Explain why $\int_0^\infty\frac{\sin{4x}}{x}\prod\limits_{k=1}^n \cos\left(\frac{x}{k}\right) dx\approx\frac{\pi}{2}$

Question

Why do we have, for every $n\in\mathbb N$, $$\int_0^\infty\left(\prod_{k=1}^n \cos\left(\frac{x}{k}\right)\right)\frac{\sin{4x}}{x}dx\approx\frac{\pi}{2}\ ?$$

Answer 1

Hint.
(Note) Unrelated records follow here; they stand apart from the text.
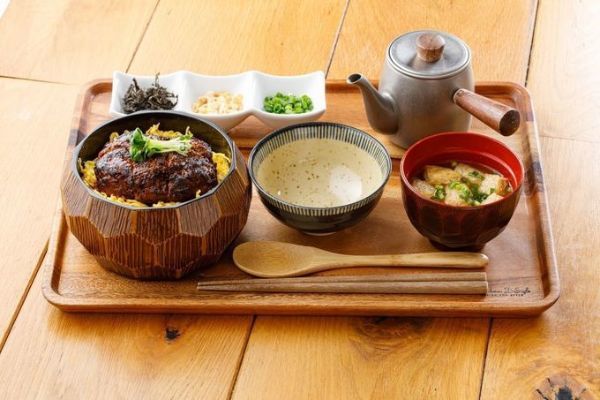 3.最長4時間待ち！超人気ハンバーグ『挽き肉のトリコ』が渋谷に関東初上陸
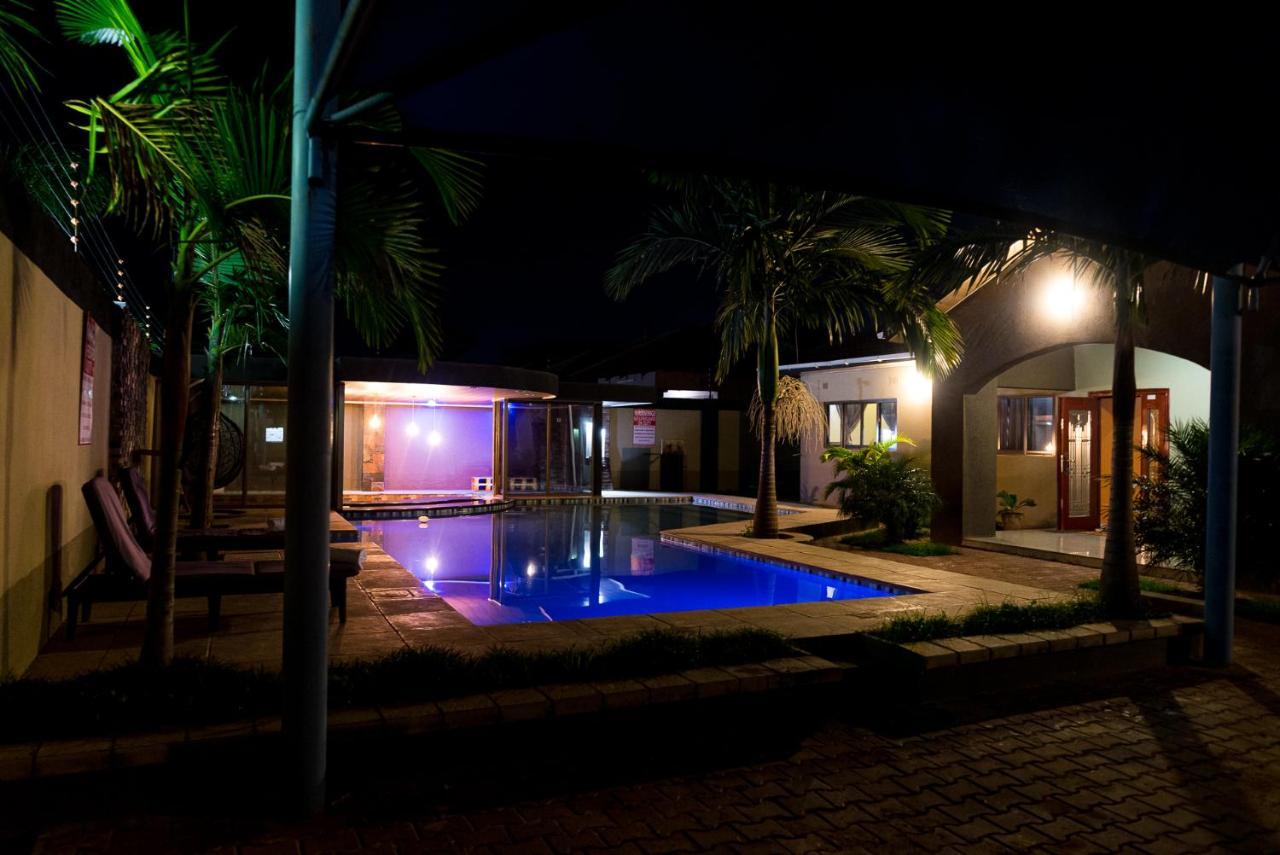 Emc Fully Furnished &Serviced Villas 4 Bedroom With Solar Power , Private Pool, Starlink Wifi ,Aircons & Dstv ルサカ エクステリア 写真
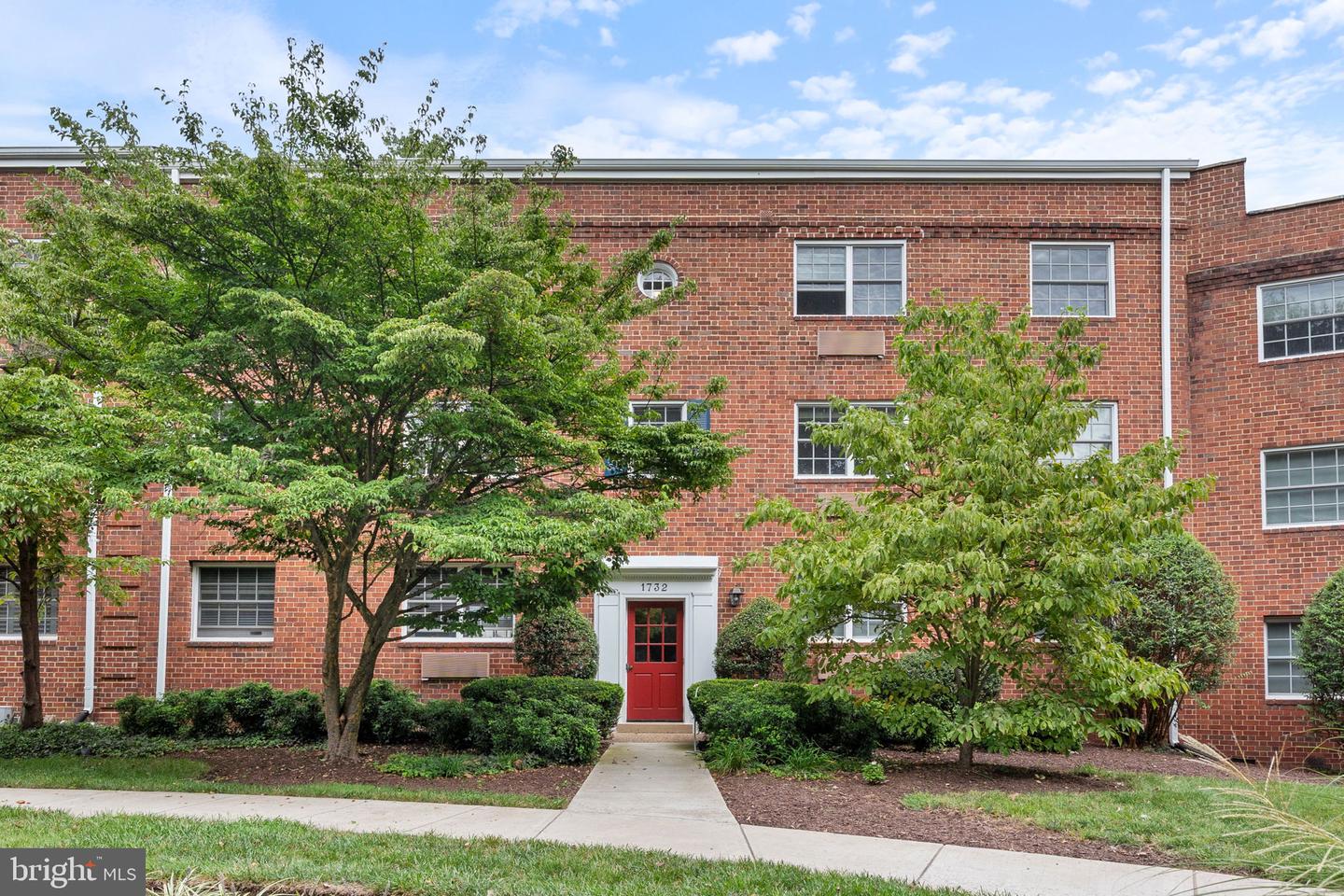 1732 W ABINGDON DR #301 Property Photo 1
One may use the transformation $$ \begin{align} \prod_{k=1}^n \cos \frac{x}{k} & = \frac{1}{2^n}\sum_{e\in S} \cos\left[\left(\frac{e_1}1+\cdots+\frac{e_n}n\right)x\right] \quad \text{where }S=\{1,-1\}^n \end{align} $$ and the addition formula $$ 2\sin a \cos b = \sin(a + b) + \sin(a - b). $$ Thus, for every positive natural integer $n$, the integral

$$ I_n=\int_0^\infty\left(\prod_{k=1}^n \cos\frac{x}{k}\right)\frac{\sin{4x}}{x}\:dx $$

is such that $$2^nI_n=\sum_{e\in S} \int_0^\infty\frac{\sin\left[\left(4+\frac{e_1}1+\cdots+\frac{e_n}n\right)x\right]}{2x}dx+\sum_{e\in S} \int_0^\infty\frac{\sin\left[\left(4-\frac{e_1}1-\cdots-\frac{e_n}n\right)x\right]}{2x}dx. $$ By symmetry of the set $S$ the two sums coincide hence $$ 2^nI_n=\sum_{e\in S} \int_0^\infty\frac{\sin\left[\left(4+\frac{e_1}1+\cdots+\frac{e_n}n\right)x\right]}{x}dx=\sum_{e\in S} \frac\pi2\cdot \mathrm{sgn}\left(4+\frac{e_1}1+\cdots+\frac{e_n}n\right)$$ where we have used that, for every $\alpha \in \mathbb{R}$, $\alpha \ne0$, $$ \int_0^\infty \frac{\sin (\alpha x)}x\:dx=\frac \pi2 \cdot \text{sgn}(\alpha). $$ If $n\leq30$, then $$\left|\frac{e_1}1+\cdots+\frac{e_n}n\right|<4$$ for every $(e_1,\ldots,e_n)$ in $S$ hence all the signs are $+1$ and

$$ I_n=\frac \pi2. $$

If $n\ge31$, then one only gets the semi-explicit formula

$$ I_n=\frac\pi2\cdot\frac{1}{2^n}\sum_{e\in S}\mathrm{sgn}\left(4+\frac{e_1}1+\cdots+\frac{e_n}n\right) $$

which is nevertheless enough to show that $$0<I_n<\frac\pi2.$$